Se o terrorista tivesse cerca de 20 anos de idade sairia em liberdade perto dos 40 anos e dificilmente a comunidade aceitaria tal facto”, escrevia Ventinhas.

Isto apesar da “tradição humanista e vanguardista” portuguesa, escrevia Ventinhas, evidente no facto de Portugal “fazer parte do grupo de países que primeiro aboliu a pena de morte” em todo o mundo, no ano de 1867.

Do outro lado da barricada estão opiniões como a de Germano Marques da Silva, presidente da comissão da revisão do Código de Processo Penal de 1998, que em 2010 dizia ao Diário de Notícias considerar os 25 anos de pena como exagerados. “Um condenado não deixa de ser um cidadão e combater a criminalidade não é manter as pessoas na cadeia”, dizia à altura.

Em Portugal não há prisão perpétua.
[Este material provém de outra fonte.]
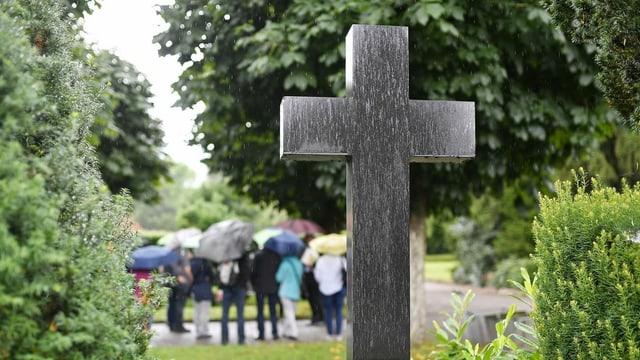 Leute mit Regenschirmen auf einem Friedhof, davor ein Kreuz.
E no resto da Europa?

Estabelecido que está em Portugal o número máximo de anos de pena efetiva como 25, coloca-se outra questão: é este o padrão habitual no resto da Europa? Se a pena de morte foi totalmente afastada em território europeu (com exceção da Bielorrússia), qual é a pena mais grave a que se pode ser condenado?

Um estudo de 2005 do professor de Direito Penal comparativo Dirk van Zyl Smit traça o retrato em pinceladas largas das penas máximas nos países europeus e conclui que há apenas três países na Europa que têm as leis mais duras: os códigos penais de Inglaterra, País de Gales e Holanda prevêem a aplicação de uma pena de prisão perpétua irrevogável. São os únicos em toda a Europa mas, em cada um destes países, são poucos os condenados a este tipo de pena — em 2012, por exemplo, apenas 40 pessoas estavam a cumprir uma pena de prisão perpétua em Inglaterra e País de Gales, como explicava o Guardian.
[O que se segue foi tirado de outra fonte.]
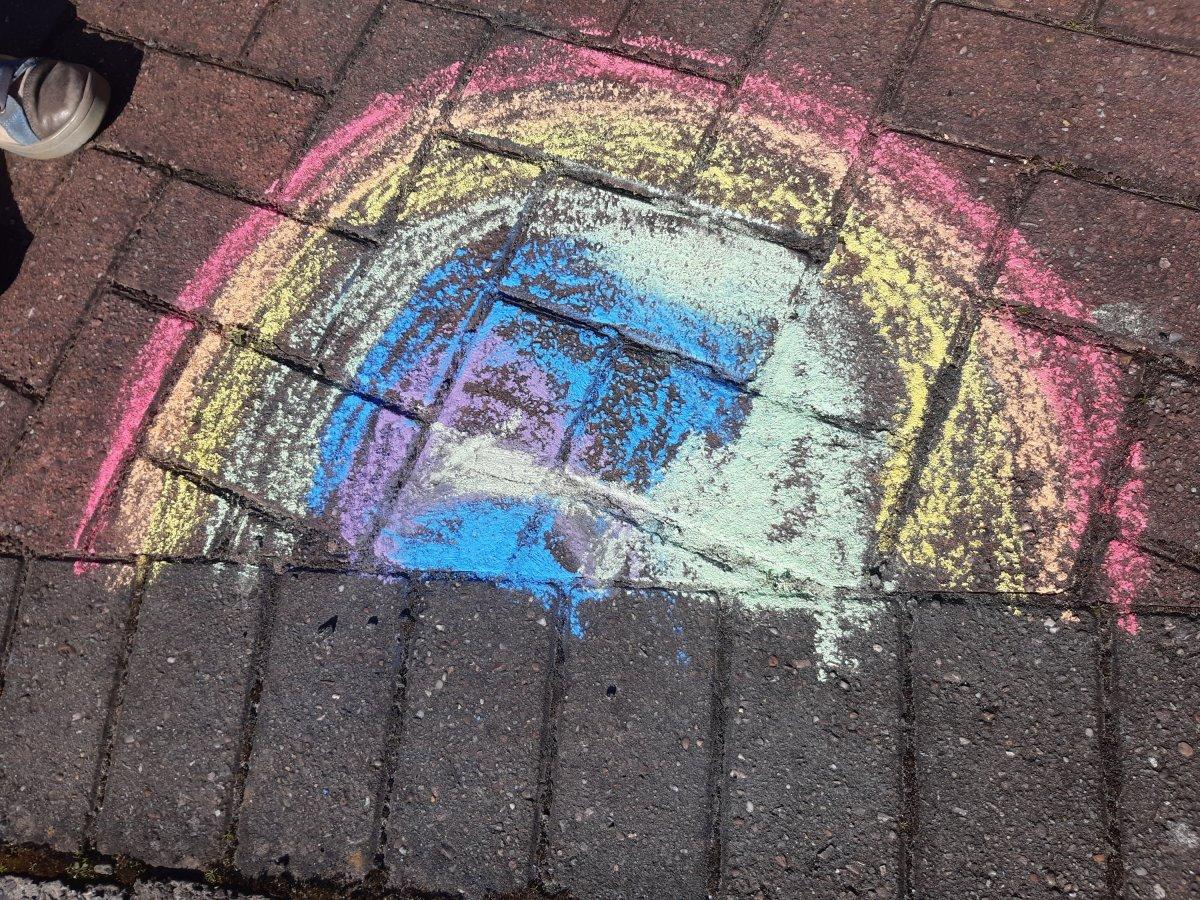 chalk rainbow on brick driveway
Contudo, a grande maioria dos países tem um regime que não é igual ao português. Quase todos, explica Zyl Smit, permitem penas de prisão perpétuas mas incluem uma adenda para que todos os condenados possam sair em liberdade condicional depois de terem cumprido um número de anos de prisão efetiva. Alguns vão dos simples 10 anos de prisão (Bélgica) até aos 30 (Estónia).
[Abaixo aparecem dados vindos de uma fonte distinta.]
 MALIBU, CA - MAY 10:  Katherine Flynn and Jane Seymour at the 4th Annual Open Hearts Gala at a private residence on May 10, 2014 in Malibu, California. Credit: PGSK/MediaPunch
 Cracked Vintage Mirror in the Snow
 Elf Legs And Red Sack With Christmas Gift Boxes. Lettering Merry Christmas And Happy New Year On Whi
O terrorista Anders Breivik foi condenado a 21 anos de prisão, na Noruega (LISE ASERUD/EPA)

Três países na Europa destacam-se por não terem oficialmente a figura da prisão perpétua: Portugal, acompanhado de Espanha e Noruega. Estes dois últimos, no entanto, têm particularidades no seu sistema de pena máxima.

Em 2015, o Partido Popular de Espanha aprovou sozinho uma revisão do Código Penal espanhol, que aumentou a pena máxima de 40 anos de prisão para uma possível pena perpétua “passível de revisão” (introduzindo um regime semelhante ao dos outros países europeus, com um cumprimento mínimo de pena dos 25 aos 35 anos de prisão). No entanto, como explica um artigo do El Mundo, desde então, esta pena máxima foi aplicada uma única vez: a David Oubel, condenado pela morte particularmente violenta das suas filhas de quatro e nove anos, com recurso a uma serra elétrica e a uma faca de cozinha.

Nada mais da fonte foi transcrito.